>>>

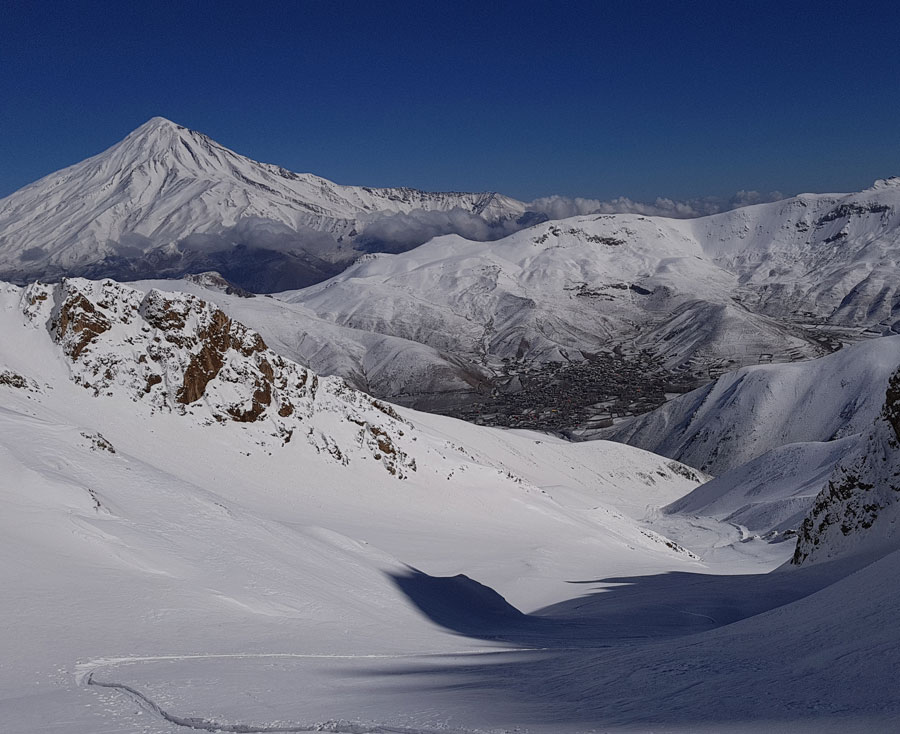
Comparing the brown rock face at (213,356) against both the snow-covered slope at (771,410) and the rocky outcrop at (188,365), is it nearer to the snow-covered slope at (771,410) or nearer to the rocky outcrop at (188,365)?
the rocky outcrop at (188,365)

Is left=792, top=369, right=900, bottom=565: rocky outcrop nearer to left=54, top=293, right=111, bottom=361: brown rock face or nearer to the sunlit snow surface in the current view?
the sunlit snow surface

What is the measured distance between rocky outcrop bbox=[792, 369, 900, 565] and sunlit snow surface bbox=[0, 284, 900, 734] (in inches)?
74.7

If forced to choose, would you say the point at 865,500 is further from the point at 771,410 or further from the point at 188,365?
the point at 771,410

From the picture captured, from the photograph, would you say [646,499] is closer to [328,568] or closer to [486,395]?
[328,568]

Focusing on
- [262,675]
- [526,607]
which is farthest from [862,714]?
[526,607]

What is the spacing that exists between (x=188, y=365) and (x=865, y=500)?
3226 cm

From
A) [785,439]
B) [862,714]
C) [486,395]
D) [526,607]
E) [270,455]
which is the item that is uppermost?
[486,395]

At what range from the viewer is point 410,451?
45.2 metres

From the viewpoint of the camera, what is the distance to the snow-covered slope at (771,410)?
378ft

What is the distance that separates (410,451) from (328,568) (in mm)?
26773

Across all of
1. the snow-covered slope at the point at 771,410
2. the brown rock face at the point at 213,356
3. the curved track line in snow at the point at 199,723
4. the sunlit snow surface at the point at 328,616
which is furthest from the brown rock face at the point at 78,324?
the snow-covered slope at the point at 771,410

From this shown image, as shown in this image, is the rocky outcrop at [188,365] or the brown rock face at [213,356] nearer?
the rocky outcrop at [188,365]

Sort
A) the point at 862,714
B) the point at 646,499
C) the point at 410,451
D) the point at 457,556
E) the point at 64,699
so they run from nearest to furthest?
the point at 862,714
the point at 64,699
the point at 457,556
the point at 410,451
the point at 646,499

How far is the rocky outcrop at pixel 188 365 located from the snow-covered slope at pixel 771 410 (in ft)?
292
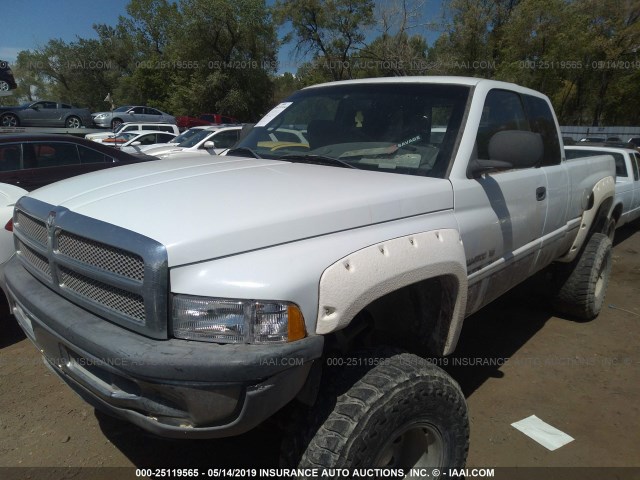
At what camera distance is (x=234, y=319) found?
1.65m

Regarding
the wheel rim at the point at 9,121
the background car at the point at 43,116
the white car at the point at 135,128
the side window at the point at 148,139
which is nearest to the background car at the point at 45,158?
the side window at the point at 148,139

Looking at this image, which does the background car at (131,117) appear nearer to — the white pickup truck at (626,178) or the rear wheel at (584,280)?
the white pickup truck at (626,178)

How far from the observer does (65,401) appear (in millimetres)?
3203

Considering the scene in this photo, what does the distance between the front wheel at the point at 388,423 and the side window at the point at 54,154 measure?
5.39 m

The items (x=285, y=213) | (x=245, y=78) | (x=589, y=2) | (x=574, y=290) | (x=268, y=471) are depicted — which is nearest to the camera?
(x=285, y=213)

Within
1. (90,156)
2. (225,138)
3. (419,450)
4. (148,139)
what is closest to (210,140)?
(225,138)

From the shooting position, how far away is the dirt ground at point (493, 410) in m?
2.71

<<<

* **EXERCISE DIRECTIONS**
Reproduce every record above word for word, leaving out the pictures.

* **THE RESPONSE**
Comparing the brown rock face at (213,356) against both the snow-covered slope at (771,410) and the rocky outcrop at (188,365), is it nearer to the snow-covered slope at (771,410) or nearer to the rocky outcrop at (188,365)?
the rocky outcrop at (188,365)

Is left=792, top=369, right=900, bottom=565: rocky outcrop nearer to left=54, top=293, right=111, bottom=361: brown rock face or nearer to the sunlit snow surface in the current view?
the sunlit snow surface

What is the measured distance between rocky outcrop bbox=[792, 369, 900, 565] and sunlit snow surface bbox=[0, 284, 900, 734] (in inches)?
74.7

If forced to choose, would you say the point at 865,500 is further from the point at 771,410 or further from the point at 188,365?
the point at 771,410

From the picture captured, from the photograph, would you say [646,499] is closer to [328,568] or closer to [486,395]?
[328,568]

Focusing on
- [262,675]
- [526,607]
which is farthest from [862,714]?
[526,607]

What is the spacing that exists between (x=188, y=365) and (x=865, y=500)?
3226 cm

From
A) [785,439]
B) [862,714]
C) [486,395]
D) [526,607]
E) [270,455]
which is the item that is uppermost?
[486,395]

At what range from the viewer is point 410,451?
45.2 metres

From the viewpoint of the camera, what is the distance to the snow-covered slope at (771,410)?
378ft

What is the distance that separates (410,451) from (328,568) (in mm)?
26773

Across all of
1. the snow-covered slope at the point at 771,410
2. the brown rock face at the point at 213,356
3. the curved track line in snow at the point at 199,723
4. the sunlit snow surface at the point at 328,616
which is furthest from the brown rock face at the point at 78,324?
the snow-covered slope at the point at 771,410

From this shown image, as shown in this image, is the rocky outcrop at [188,365] or the brown rock face at [213,356] nearer?
the rocky outcrop at [188,365]

Sort
A) the point at 862,714
B) the point at 646,499
C) the point at 410,451
D) the point at 457,556
E) the point at 64,699
so they run from nearest to furthest?
the point at 862,714
the point at 64,699
the point at 457,556
the point at 410,451
the point at 646,499

How far is the rocky outcrop at pixel 188 365 located from the snow-covered slope at pixel 771 410 (in ft)?
292
At what camera distance is (x=234, y=319) found?
1.65m

Regarding
the wheel rim at the point at 9,121
the background car at the point at 43,116
the white car at the point at 135,128
the side window at the point at 148,139
which is nearest to the background car at the point at 45,158?
the side window at the point at 148,139

Looking at this image, which does the background car at (131,117) appear nearer to — the white pickup truck at (626,178) or the rear wheel at (584,280)?
the white pickup truck at (626,178)

How far from the observer does (65,401) appear (in millimetres)?
3203

Considering the scene in this photo, what does the distance between the front wheel at the point at 388,423 and the side window at the point at 54,154 measure?
5.39 m

The items (x=285, y=213) | (x=245, y=78) | (x=589, y=2) | (x=574, y=290) | (x=268, y=471) are depicted — which is nearest to the camera?
(x=285, y=213)

Within
1. (90,156)
2. (225,138)
3. (419,450)
4. (148,139)
what is closest to (210,140)?
(225,138)

From the shooting position, how far away is the dirt ground at point (493, 410) in m?
2.71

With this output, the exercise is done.